[What needs to be done] From top to bottom, return the records that follow exactly.
_ _ _ _
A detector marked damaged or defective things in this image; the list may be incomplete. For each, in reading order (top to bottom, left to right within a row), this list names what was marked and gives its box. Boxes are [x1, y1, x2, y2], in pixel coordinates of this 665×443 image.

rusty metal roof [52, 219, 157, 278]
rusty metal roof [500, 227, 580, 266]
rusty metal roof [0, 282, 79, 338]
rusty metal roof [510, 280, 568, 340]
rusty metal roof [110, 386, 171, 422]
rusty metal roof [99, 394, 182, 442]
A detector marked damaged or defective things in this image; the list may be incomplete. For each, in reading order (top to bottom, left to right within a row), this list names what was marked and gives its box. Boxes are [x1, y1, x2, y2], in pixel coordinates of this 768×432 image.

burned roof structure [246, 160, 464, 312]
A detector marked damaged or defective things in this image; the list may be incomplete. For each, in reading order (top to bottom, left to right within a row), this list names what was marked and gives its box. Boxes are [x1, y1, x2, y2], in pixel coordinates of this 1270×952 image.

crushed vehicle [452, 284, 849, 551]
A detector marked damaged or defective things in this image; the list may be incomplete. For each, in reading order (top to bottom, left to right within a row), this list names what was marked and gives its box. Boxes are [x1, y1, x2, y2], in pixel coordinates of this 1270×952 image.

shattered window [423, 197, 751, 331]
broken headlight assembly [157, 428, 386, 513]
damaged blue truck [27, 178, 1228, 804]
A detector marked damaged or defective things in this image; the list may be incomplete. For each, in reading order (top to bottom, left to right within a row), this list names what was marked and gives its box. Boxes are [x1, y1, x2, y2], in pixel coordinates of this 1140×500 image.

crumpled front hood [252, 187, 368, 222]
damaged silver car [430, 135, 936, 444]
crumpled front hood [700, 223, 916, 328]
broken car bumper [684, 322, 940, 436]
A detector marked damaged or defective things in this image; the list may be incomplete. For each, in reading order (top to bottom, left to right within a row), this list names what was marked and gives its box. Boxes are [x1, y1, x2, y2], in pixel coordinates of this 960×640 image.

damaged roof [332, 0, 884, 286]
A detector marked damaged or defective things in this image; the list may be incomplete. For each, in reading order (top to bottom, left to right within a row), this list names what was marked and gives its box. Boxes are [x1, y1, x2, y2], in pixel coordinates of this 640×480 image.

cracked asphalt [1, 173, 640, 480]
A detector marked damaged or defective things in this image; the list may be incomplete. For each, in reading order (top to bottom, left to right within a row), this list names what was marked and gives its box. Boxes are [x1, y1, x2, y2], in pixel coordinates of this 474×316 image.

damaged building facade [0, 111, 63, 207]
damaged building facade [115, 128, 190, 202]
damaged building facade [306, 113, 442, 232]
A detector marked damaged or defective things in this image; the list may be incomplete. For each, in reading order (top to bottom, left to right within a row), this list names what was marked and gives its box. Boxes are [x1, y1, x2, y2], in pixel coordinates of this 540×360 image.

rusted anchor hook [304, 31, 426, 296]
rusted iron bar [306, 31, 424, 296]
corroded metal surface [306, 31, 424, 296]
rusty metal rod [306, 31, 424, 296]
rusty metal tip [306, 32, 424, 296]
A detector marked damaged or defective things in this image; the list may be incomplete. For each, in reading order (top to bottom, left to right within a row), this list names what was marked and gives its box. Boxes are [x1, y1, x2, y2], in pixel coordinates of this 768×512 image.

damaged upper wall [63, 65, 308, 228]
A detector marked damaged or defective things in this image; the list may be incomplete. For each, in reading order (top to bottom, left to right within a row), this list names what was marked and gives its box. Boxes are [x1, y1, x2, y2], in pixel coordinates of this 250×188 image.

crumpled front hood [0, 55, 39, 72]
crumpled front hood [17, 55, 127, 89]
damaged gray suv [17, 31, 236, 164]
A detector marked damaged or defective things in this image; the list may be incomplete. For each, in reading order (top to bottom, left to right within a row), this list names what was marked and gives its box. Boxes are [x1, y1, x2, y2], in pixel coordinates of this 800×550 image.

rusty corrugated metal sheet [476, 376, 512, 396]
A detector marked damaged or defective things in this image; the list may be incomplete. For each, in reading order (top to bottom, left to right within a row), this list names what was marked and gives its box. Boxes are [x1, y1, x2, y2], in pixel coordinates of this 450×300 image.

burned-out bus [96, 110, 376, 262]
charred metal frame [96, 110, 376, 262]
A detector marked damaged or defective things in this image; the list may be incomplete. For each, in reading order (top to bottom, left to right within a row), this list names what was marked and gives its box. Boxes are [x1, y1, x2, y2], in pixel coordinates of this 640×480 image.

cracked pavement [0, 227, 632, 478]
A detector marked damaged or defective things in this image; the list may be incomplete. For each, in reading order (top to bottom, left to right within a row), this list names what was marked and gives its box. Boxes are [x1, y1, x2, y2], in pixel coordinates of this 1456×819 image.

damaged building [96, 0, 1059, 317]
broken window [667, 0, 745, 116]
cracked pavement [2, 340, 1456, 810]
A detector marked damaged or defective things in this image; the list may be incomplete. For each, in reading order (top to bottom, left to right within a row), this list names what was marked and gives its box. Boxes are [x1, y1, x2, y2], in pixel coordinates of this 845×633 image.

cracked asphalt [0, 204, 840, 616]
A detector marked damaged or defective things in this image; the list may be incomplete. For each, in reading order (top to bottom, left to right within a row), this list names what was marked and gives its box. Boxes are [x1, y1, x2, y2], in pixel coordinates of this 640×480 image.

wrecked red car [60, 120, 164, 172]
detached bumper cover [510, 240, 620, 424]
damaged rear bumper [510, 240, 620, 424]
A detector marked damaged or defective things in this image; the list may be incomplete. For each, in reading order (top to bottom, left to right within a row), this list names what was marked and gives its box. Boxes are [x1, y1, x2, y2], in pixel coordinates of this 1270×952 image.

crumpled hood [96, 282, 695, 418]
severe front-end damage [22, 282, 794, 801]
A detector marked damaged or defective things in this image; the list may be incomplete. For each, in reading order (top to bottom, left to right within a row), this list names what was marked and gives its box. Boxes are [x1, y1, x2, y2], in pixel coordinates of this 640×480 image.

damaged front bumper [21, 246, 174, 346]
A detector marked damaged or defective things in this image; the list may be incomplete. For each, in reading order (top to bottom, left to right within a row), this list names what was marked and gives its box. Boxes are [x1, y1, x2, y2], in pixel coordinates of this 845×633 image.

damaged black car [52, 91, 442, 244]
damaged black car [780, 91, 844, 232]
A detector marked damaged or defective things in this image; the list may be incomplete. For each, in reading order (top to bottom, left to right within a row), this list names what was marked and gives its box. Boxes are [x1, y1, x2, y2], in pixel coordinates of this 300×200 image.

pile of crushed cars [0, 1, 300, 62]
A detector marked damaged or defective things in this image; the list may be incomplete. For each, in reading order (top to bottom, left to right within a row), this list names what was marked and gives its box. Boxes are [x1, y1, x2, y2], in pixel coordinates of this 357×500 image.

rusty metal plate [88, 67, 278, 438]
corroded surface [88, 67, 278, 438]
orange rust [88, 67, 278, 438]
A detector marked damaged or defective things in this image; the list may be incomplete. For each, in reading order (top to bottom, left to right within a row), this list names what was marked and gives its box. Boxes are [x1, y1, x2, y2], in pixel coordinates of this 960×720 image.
_ _ _ _
[Answer for the task]
A detector marked damaged or defective things in this image; the list may be incomplete. For each, in reading order (top to bottom, left to right within a row), this list names what was marked and gives its box. Boxes are [x1, y1, x2, y2], in pixel coordinates of this 665×443 image.

rusty metal roof [52, 219, 157, 278]
rusty metal roof [500, 227, 580, 266]
rusty metal roof [0, 282, 79, 338]
rusty metal roof [510, 280, 568, 340]
rusty metal roof [110, 386, 171, 422]
rusty metal roof [99, 394, 182, 442]
A detector marked damaged or defective things in this image; the list may be incomplete. For each, in reading order (top to bottom, left to right within a row), this list names what was marked and gives its box. Boxes are [x1, y1, x2, y2], in pixel coordinates of this 768×432 image.

burned roof structure [246, 160, 464, 312]
A detector marked damaged or defective things in this image; the list may be incomplete. For each, in reading order (top to bottom, left to right within a row), this list names what was marked and gives its box. Boxes are [x1, y1, x2, y2], in pixel coordinates of this 1270×952 image.

crushed vehicle [452, 284, 849, 551]
A detector marked damaged or defective things in this image; the list may be incomplete. For each, in reading order (top to bottom, left to right within a row), this list names what was marked and gives its box. Boxes are [x1, y1, x2, y2], in pixel coordinates of this 1270×952 image.

shattered window [423, 197, 751, 331]
broken headlight assembly [157, 428, 386, 513]
damaged blue truck [27, 178, 1228, 804]
A detector marked damaged or defective things in this image; the list may be incomplete. For each, in reading order (top to bottom, left to right within a row), this list names what was marked and gives its box. Boxes are [x1, y1, x2, y2], in pixel coordinates of this 1140×500 image.

crumpled front hood [252, 187, 368, 222]
damaged silver car [430, 135, 936, 444]
crumpled front hood [700, 223, 916, 328]
broken car bumper [684, 322, 940, 436]
A detector marked damaged or defective things in this image; the list may be incomplete. For each, in reading order (top to bottom, left to right within a row), this list names what was marked and gives its box. Boxes are [x1, y1, x2, y2], in pixel coordinates of this 960×640 image.

damaged roof [332, 0, 884, 286]
A detector marked damaged or defective things in this image; the list may be incomplete. For each, in reading order (top to bottom, left to right within a row), this list names what was marked and gives its box. Boxes are [x1, y1, x2, y2], in pixel coordinates of this 640×480 image.

cracked asphalt [1, 173, 640, 480]
A detector marked damaged or defective things in this image; the list may be incomplete. For each, in reading order (top to bottom, left to right within a row), this list names what was marked and gives its box. Boxes are [x1, y1, x2, y2], in pixel coordinates of this 474×316 image.

damaged building facade [0, 111, 63, 207]
damaged building facade [115, 128, 190, 202]
damaged building facade [306, 113, 442, 232]
A detector marked damaged or defective things in this image; the list may be incomplete. For each, in reading order (top to bottom, left to right within a row), this list names what was marked and gives its box. Boxes are [x1, y1, x2, y2], in pixel coordinates of this 540×360 image.

rusted anchor hook [304, 31, 426, 296]
rusted iron bar [306, 31, 424, 296]
corroded metal surface [306, 31, 424, 296]
rusty metal rod [306, 31, 424, 296]
rusty metal tip [306, 32, 424, 296]
A detector marked damaged or defective things in this image; the list may be incomplete. For each, in reading order (top to bottom, left to right within a row), this list names what was marked and gives its box. Boxes are [x1, y1, x2, y2], in pixel coordinates of this 768×512 image.

damaged upper wall [63, 65, 308, 228]
A detector marked damaged or defective things in this image; the list may be incomplete. For each, in reading order (top to bottom, left to right within a row), this list names what was marked and gives its box. Boxes are [x1, y1, x2, y2], in pixel coordinates of this 250×188 image.

crumpled front hood [0, 55, 39, 72]
crumpled front hood [17, 55, 127, 89]
damaged gray suv [17, 31, 236, 164]
A detector marked damaged or defective things in this image; the list may be incomplete. For each, in reading order (top to bottom, left to right within a row), this list names what was marked and gives its box. Boxes are [x1, y1, x2, y2], in pixel coordinates of this 800×550 image.

rusty corrugated metal sheet [476, 376, 512, 396]
A detector marked damaged or defective things in this image; the list may be incomplete. For each, in reading order (top to bottom, left to right within a row), this list names what was marked and gives its box. Boxes are [x1, y1, x2, y2], in pixel coordinates of this 450×300 image.

burned-out bus [96, 110, 376, 262]
charred metal frame [96, 110, 376, 262]
A detector marked damaged or defective things in this image; the list may be incomplete. For each, in reading order (top to bottom, left to right within a row), this list names what was marked and gives its box. Boxes are [x1, y1, x2, y2], in pixel coordinates of this 640×480 image.

cracked pavement [0, 227, 632, 478]
A detector marked damaged or defective things in this image; the list may be incomplete. For each, in reading order (top to bottom, left to right within a row), this list names what was marked and gives its box. Boxes are [x1, y1, x2, y2], in pixel coordinates of this 1456×819 image.

damaged building [96, 0, 1059, 317]
broken window [667, 0, 745, 116]
cracked pavement [2, 340, 1456, 810]
A detector marked damaged or defective things in this image; the list may be incomplete. For each, in reading order (top to bottom, left to right within a row), this list names what was marked and gives its box. Boxes are [x1, y1, x2, y2], in pixel coordinates of this 845×633 image.

cracked asphalt [0, 204, 840, 616]
A detector marked damaged or defective things in this image; the list may be incomplete. For each, in reading order (top to bottom, left to right within a row), this list names what was marked and gives its box. Boxes are [x1, y1, x2, y2], in pixel coordinates of this 640×480 image.

wrecked red car [60, 120, 164, 172]
detached bumper cover [510, 240, 620, 424]
damaged rear bumper [510, 240, 620, 424]
A detector marked damaged or defective things in this image; the list may be incomplete. For each, in reading order (top to bottom, left to right within a row), this list names what was marked and gives its box. Boxes are [x1, y1, x2, y2], in pixel coordinates of this 1270×952 image.

crumpled hood [96, 282, 695, 418]
severe front-end damage [22, 282, 794, 801]
A detector marked damaged or defective things in this image; the list may be incomplete. For each, in reading order (top to bottom, left to right within a row), this list names what was marked and gives its box. Boxes are [x1, y1, x2, y2], in pixel coordinates of this 640×480 image.

damaged front bumper [21, 246, 174, 346]
A detector marked damaged or defective things in this image; the list may be incomplete. For each, in reading order (top to bottom, left to right within a row), this list names what was marked and gives its box. Boxes are [x1, y1, x2, y2], in pixel coordinates of this 845×633 image.

damaged black car [52, 91, 442, 244]
damaged black car [780, 91, 844, 232]
A detector marked damaged or defective things in this image; the list may be incomplete. For each, in reading order (top to bottom, left to right within a row), this list names what was marked and gives its box. Boxes are [x1, y1, x2, y2], in pixel coordinates of this 300×200 image.

pile of crushed cars [0, 1, 300, 62]
A detector marked damaged or defective things in this image; the list may be incomplete. For each, in reading order (top to bottom, left to right within a row), this list names what was marked and gives its box. Boxes are [x1, y1, x2, y2], in pixel coordinates of this 357×500 image.

rusty metal plate [88, 67, 278, 438]
corroded surface [88, 67, 278, 438]
orange rust [88, 67, 278, 438]
A detector marked damaged or defective things in this image; the list may be incomplete. For each, in reading order (top to bottom, left to right within a row), this list names what was marked and gives its box. Boxes are [x1, y1, x2, y2], in pixel coordinates of this 960×720 image.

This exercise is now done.